Concerning the knee hyperextension reduction strategy, an accurate diagnosis of the causes that produce the impairment is relevant for the effectiveness of the suggested hip flexion torque and safety during the stance phase. For example, in patients with significant knee muscle weakness, they may develop knee hyperextension as a compensatory strategy to prevent the knee from collapsing, the proposed iHA strategy could be inappropriate or even unsafe in such cases. Thus, further investigation of the proposed iHA strategy should consider these aspects in more depth.

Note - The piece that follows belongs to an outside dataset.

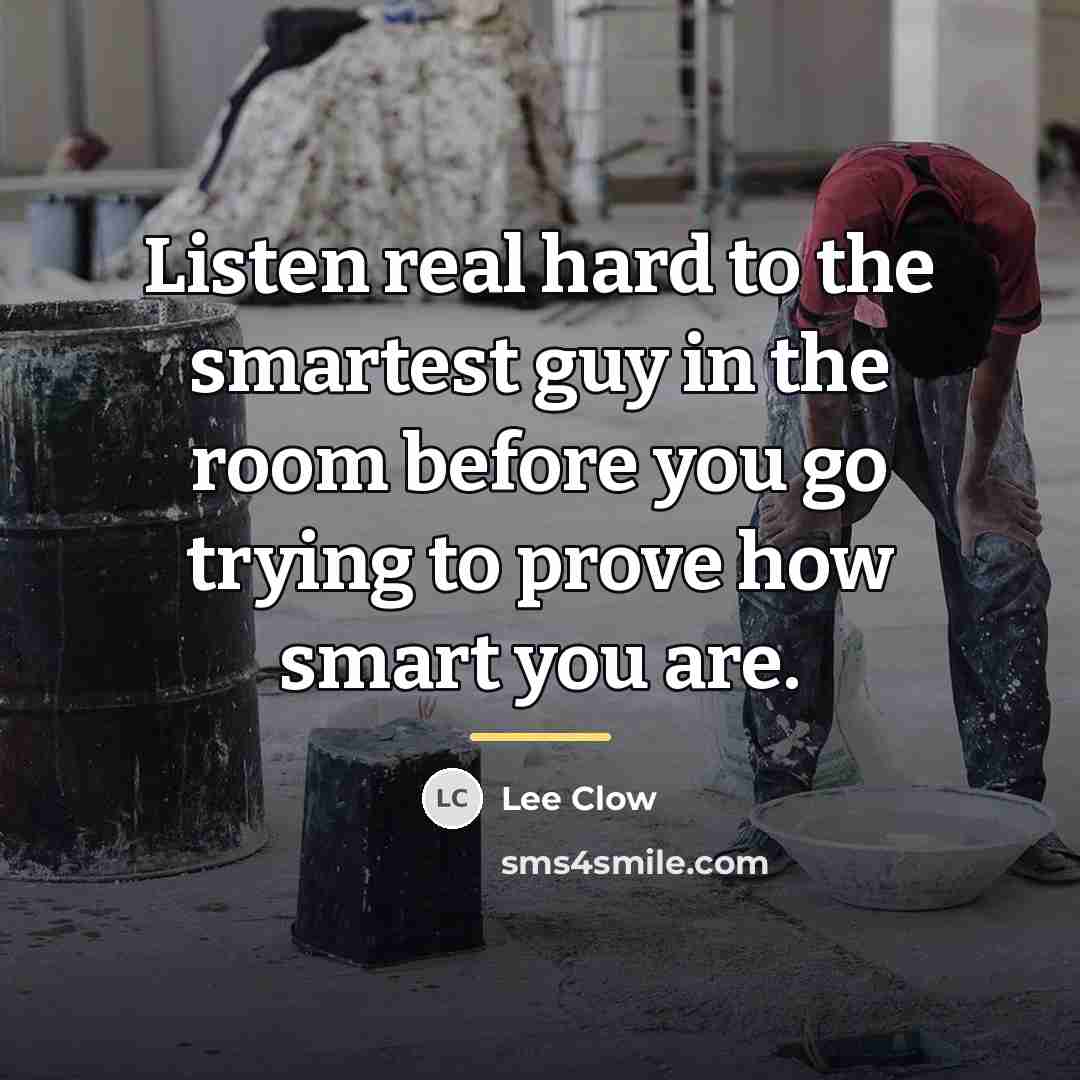 “Listen real hard to the smartest guy in the room…” quote by Lee Clow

This study focused mainly on two categories of common gait disorders. The repertoire of possible ABI-induced gait disorders includes several more, so future studies may investigate a wider spectrum of personalized assistive profiles. However, the proposed iHA customization strategy, should be considered only as a guideline for clinicians, to be substantiated with the patient in the loop and if necessary, to be modulated throughout treatment.

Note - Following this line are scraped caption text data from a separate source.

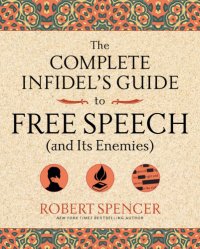 cover of the book The Complete Infidel's Guide to Free Speech (and Its Enemies)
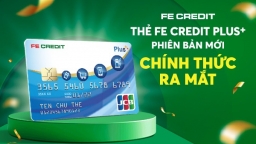 FE CREDIT ra mắt thẻ tín dụng mới - trợ lý tài chính đắc lực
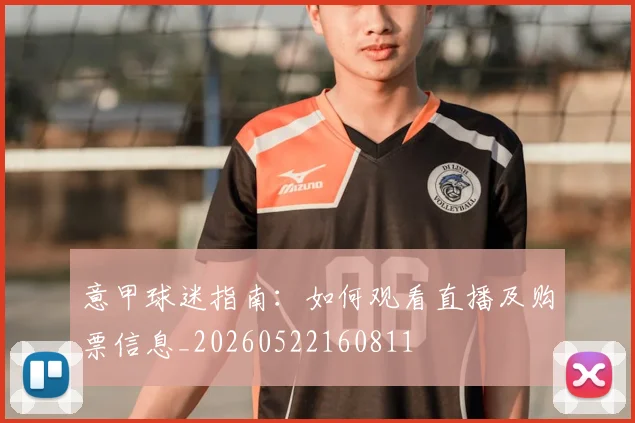 意甲球迷指南:如何观看直播及购票信息_20260522160811
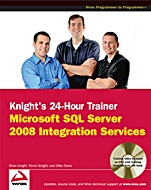 Knights 24–Hour Trainer: Microsoft SQL Server 2008 Integration Services - ISBN 9780470496923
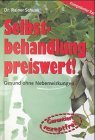 gebrauchtes Buch – Rainer Schunk – Selbstbehandlung preiswert! gesund ohne Nebenwirkungen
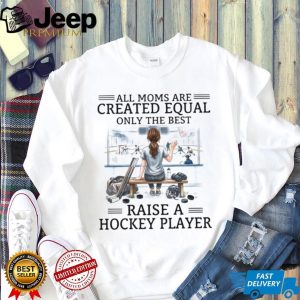 Only The Best Moms Raise A Hockey Player T Shirt, Ice Hockey Mom Shirt Only The Best Moms Raise A Hockey Player T Shirt, Ice Hockey Mom Shirt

In this study, the identification of the subject’s most relevant gait impairment as well as the process to identify subject-specific control parameters (e.g. timing and magnitude of the assistance) was based on visual and clinical assessment of the gait profiles by the clinicians and their manual tuning of the parameters. Such a manual tuning may result in sub-optimal control conditions, as previous works showed that small changes in torque profiles can result in more or less pronounced gait changes74. Furthermore, a recent trend in the wearable robotics field is the use of “human-in-the-loop tuning optimization”, to find the optimal set of control parameters to maximize a specific outcome; which in most cases, consisted in the metabolic cost of walking80. While we recognize that human-in-the-loop tuning optimization processes may not be applicable to ABI rehabilitation, as they require long walking time, which is challenging for individuals with gait impairments and incompatible with the established clinical rehabilitation protocols; future investigations should focus on the development of automated procedures to increase the robustness of our method and help clinicians through the selection of appropriate assistive parameters.